Seit 2002 ist der Anbau von BT-Baumwolle in Indien stetig gestiegen. Während es 2002 noch 50’000 Hektar waren, sind es im Jahr 2011 schon mehr als 12,1 Millionen Hektar Anbaufläche. Damit zählt Indien zu den Ländern mit der grössten Anbaufläche von BT-Baumwolle – noch vor China.
Mittlerweile gibt es nur noch BT-Baumwollsaatgut zu kaufen (alle indischen Saatguthersteller sind vom amerikanischen Unternehmen Monsanto aufgekauft worden). Es ist nahezu unmöglich auf das traditionelle Baumwollsaatgut auszuweichen. Die Bauern sind gezwungen, jedes Jahr aufs Neue das BT-Baumwollsaatgut zu den von den Konzernen festgelegten Preisen zu kaufen. So werden sie mehr und mehr in die Abhängigkeit von Saatgutherstellern und Chemiehändlern getrieben.
Zuflucht in den Metropolen
Die Region Vidarbha ist aufgrund der fehlenden Bewässerungssysteme für den traditionellen Anbau von Baumwolle ausgelegt. Ohne den Baumwollanbau würde die ganze Region aussterben. Zwar bauen viele Bauern mittlerweile Sojabohnen an, aber das ist nur ein Zusatzgeschäft. Schon jetzt sehen sich viele Bauern durch die ausfallenden Ernteerträge gezwungen, Zuflucht in den Metropolen Indiens zu suchen und sich als Tagelöhner zu verdingen. Oder aber sie betätigen sich in Vidarbha als Feldarbeiter.

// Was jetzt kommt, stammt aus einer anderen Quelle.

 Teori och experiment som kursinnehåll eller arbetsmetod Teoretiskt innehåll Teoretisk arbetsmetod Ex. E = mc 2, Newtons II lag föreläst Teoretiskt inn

Mit dem Erhalt der Baumwollplantagen in Indien steht also ein ganzer Berufsstand zur Disposition. Machen die Baumwollbauern weiterhin Verluste – und dafür spricht einiges – dann verliert Indien seine Bauern. Das dürfte verheerende Folgen für den Subkontinent haben, der zu 60 Prozent landwirtschaftlich geprägt ist.
Ich habe in Vidarbha, in der Region um Wardha, Baumwollbauern aufgesucht, die Witwen und Hinterbliebenen einiger verstorbener Baumwollbauern besucht und ihre dortige Lebenswelt dokumentiert.